Segundo a pesquisa, na evolução da humanidade, foi vantajoso que um bebê nascesse grande e que a mulher tivesse um canal pélvico estreito. Contudo, essas características são contraditórias. "É intrigante pensar por que o canal pélvico não evoluiu para ser mais amplo e reduzir as taxas de obstrução de trabalho de parto", dizem os pesquisadores no artigo.

A explicação dessa contradição está no acaso da evolução. O andar bípede surgiu entre 4 e 5 milhões de anos atrás, "muito antes do tamanho do cérebro começar a aumentar, há 2 milhões de anos", segundo o artigo. Além de conferir maior destreza, a cavidade pélvica estreita é vantajosa por suportar melhor o peso de órgãos e do bebê na postura bípede. Entre quadrúpedes, não ocorre essa pressão sobre a pelve.

"O prolapso e outros problemas são comuns durante a gravidez, sugerindo um sistema muito sensível a perturbações. Uma cavidade pélvica larga aumentaria a probabilidade de problemas", dizem os pesquisadores.

"Bebês com maior cérebro possuem maior tamanho, o que estava fortemente associado a maior taxa de sobrevivência infantil e a maior resistência a doenças diversas". Dessa forma, os bebês maiores passaram a nascer por um canal pélvico adaptado ao andar bípede.

Incompatibilidade gera complicações no parto

Essa contradição inerente à morfologia do corpo humano leva à morte materna ou do bebê ou a problemas graves após o parto. "A incidência de trabalho de parto obstruído em seres humanos é surpreendentemente alta, na faixa de 3% a 6% em todo o mundo", dizem os pesquisadores. Na maioria das vezes, a desproporção está relacionada ao tamanho da cabeça e dos ombros do recém-nascido e as dimensões pélvicas da mãe.

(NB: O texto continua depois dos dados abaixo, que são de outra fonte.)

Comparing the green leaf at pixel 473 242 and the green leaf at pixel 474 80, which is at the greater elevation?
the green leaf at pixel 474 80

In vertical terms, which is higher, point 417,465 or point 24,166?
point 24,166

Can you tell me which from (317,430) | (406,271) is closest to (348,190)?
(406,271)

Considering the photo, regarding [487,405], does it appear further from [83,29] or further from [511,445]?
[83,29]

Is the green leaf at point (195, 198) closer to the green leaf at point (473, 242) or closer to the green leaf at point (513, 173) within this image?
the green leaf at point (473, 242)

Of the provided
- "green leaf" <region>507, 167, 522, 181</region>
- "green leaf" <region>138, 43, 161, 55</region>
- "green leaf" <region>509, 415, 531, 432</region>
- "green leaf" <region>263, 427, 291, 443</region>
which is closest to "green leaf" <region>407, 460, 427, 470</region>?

Os pesquisadores mostram que a desproporção varia bastante na população. "Estimativas mostram que na África, as taxas de desproporção cefalopélvica variam entre 1,4% a 8,5%. Já estatísticas dos EUA sugerem taxas de desproporção de 2,3% para bebês com peso de 3,9 kg ao nascer e 5,8% para os que pesam 4,0 kg ou mais", afirmam.